В штаб дивизии Шмелев выехал в конце дня, когда уже наплывали сумерки. По пути он посадил в машину трех раненых. И едва они забрались на заднее сиденье, он начал расспрашивать, давно ли они на фронте, где ранены и при каких обстоятельствах.

Первым заговорил раненный в плечо сержант.

— Какая же это, простите, хрен война! — не скрывая злой обиды, сказал он. — Немец от самой границы обходами да охватами берет нас. А мы все в лоб да в лоб… Как быки, идем на приступ. Прем, пока пуля не свалит.

— Вы уж, товарищ полковник, не подумайте, что мы робели в атаке, вступил в разговор другой. — Вот она, справка наша, — и выставил отсеченную по кисть забинтованную руку. — Да только злость берет, как поглядишь на такую войну.
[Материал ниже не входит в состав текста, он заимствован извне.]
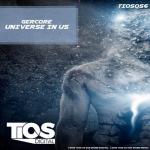 Cover: Gercore - Universe In Us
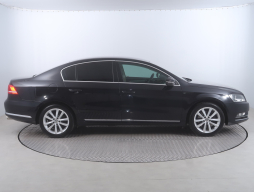 Volkswagen Passat 2012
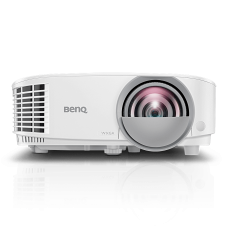Короткофокусный проектор BenQ MW826STH
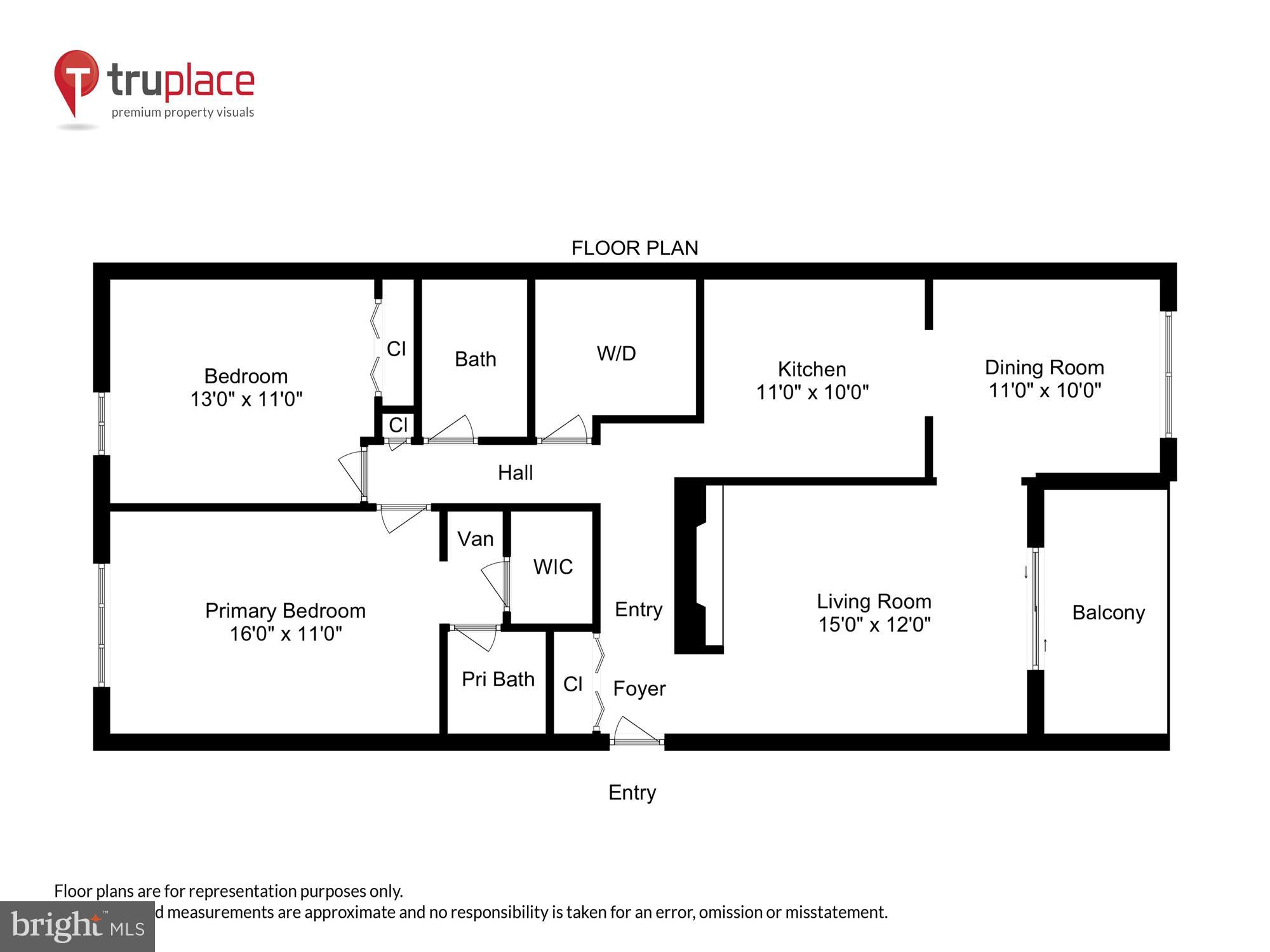 2212 Springwood Drive, Unit 205 Reston, VA 20191 - Photo 22 of 33 Gallery Image 22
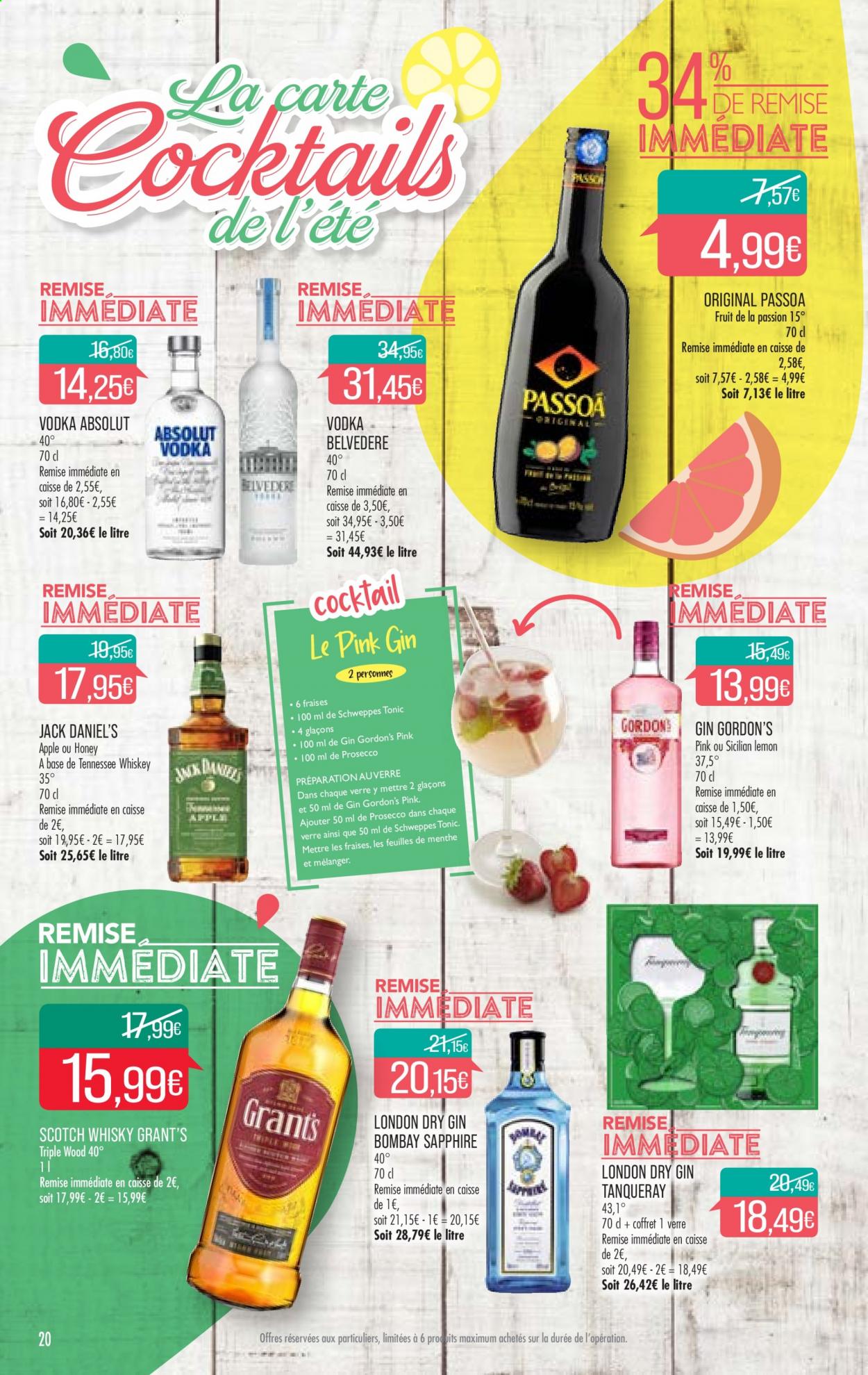 Catalogue Supermarché Match - 13/07/2021 - 25/07/2021. Page 20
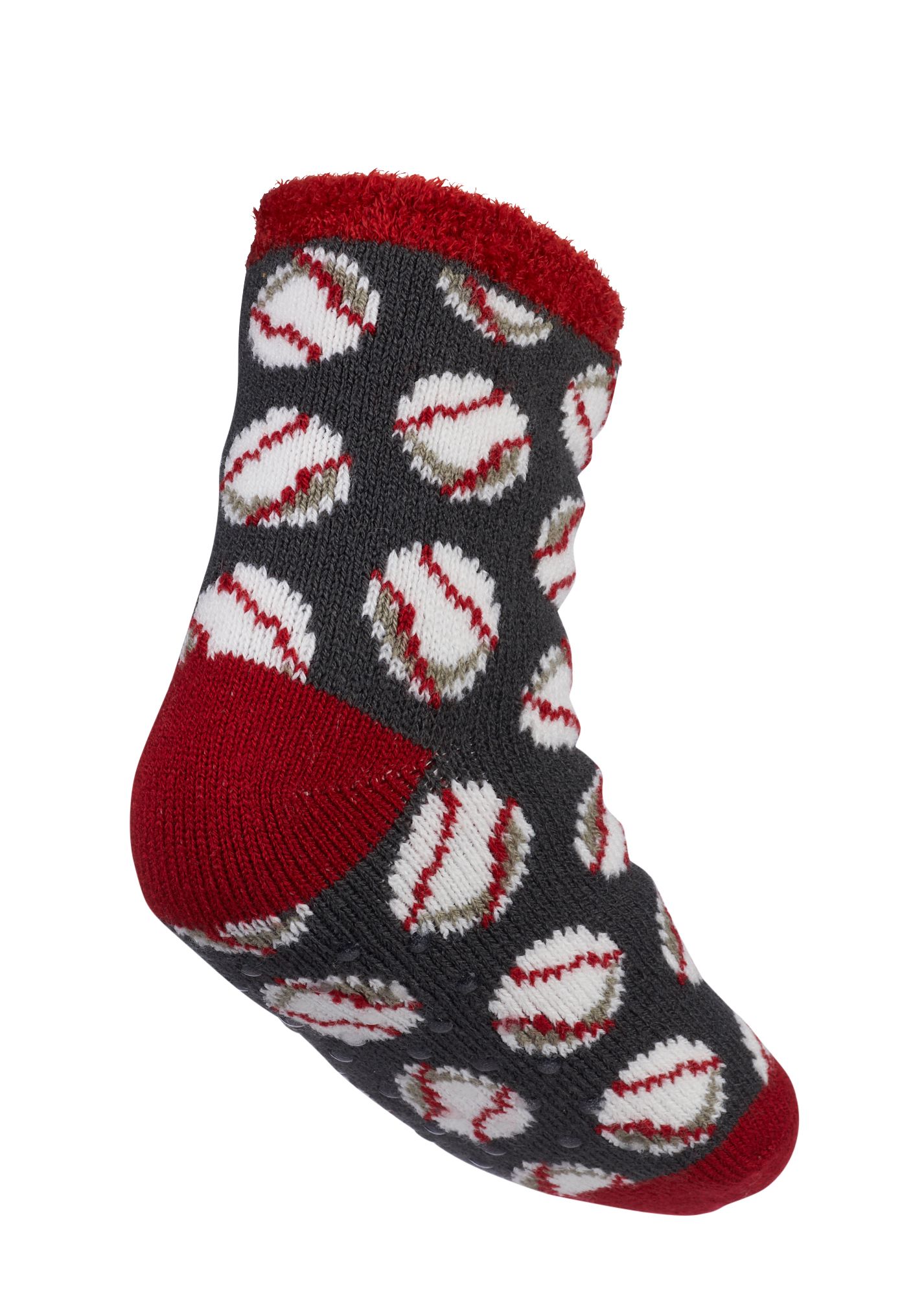 DICK's Sporting Goods Cozy Youth Sport Icons Sock product image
Пора бы уж за ум взяться. А что касаемо фашиста — пусть его не малюют. В лепешку можно разбить.

— Ежели бы мы имели доступ к самому товарищу Сталину, то… клянусь вам, так бы и выложил начистоту, — вставил третий, с перевязанной шеей.

При въезде в Сходню раненые попросили остановить машину. Выйдя из "газика", Шмелев увидел в подлеске вытянувшуюся колонну. Напротив штабного домика с голубым петушком на коньке стояла полуторка с крытым верхом, похожим на кибитку. Ее обступили бойцы. Был тут и лейтенант Костров.

— Хороша теплушка? — проходя мимо, спросил Шмелев.

— Дельно придумано, — улыбнулся в ответ Костров.

В это время из кибитки выскочил капитан. Щеголевато, как бы танцуя на носках хромовых сапожек, он подошел к Шмелеву и, игриво, как старому знакомому, доложил:

— Товарищ полковник, прибыл в ваше распоряжение. Начальник штаба войсковой части 01953 капитан Завьялов.

— А, вон вы какой, — подивился Шмелев, не тая усмешки в прищуре глаз.

— Таким на свет уродился. Не взыщите, — запросто ответил Завьялов.

— Каково настроение?

— Боевое! — отчеканил Завьялов и почему–то прицокнул языком. — По мне хоть сейчас. На войне, как говорят, промедление смерти подобно. Дорог момент, а упустишь — не вернешь. — В голосе слышалась наигранность.

"Легковат, как на крылышках парит. Наверное, жизнь еще не мяла", подумал Шмелев и дал указание, где и как разместить штаб полка, людей, технику.

Пока они говорили, бойцы продолжали разглядывать кибитку. Алексей Костров увидел выведенную на крышу цинковую трубу, из которой валил сизый, почти неприметный в сумерках дымок. Печь, как видно, и на ходу обогревала, и это немудреное приспособление сейчас, в лютые морозы, его обрадовало и удивило. Был соблазн заглянуть внутрь. Алексей потрогал за ременную ручку, но дверь не поддавалась, видимо удерживалась внутренним запором.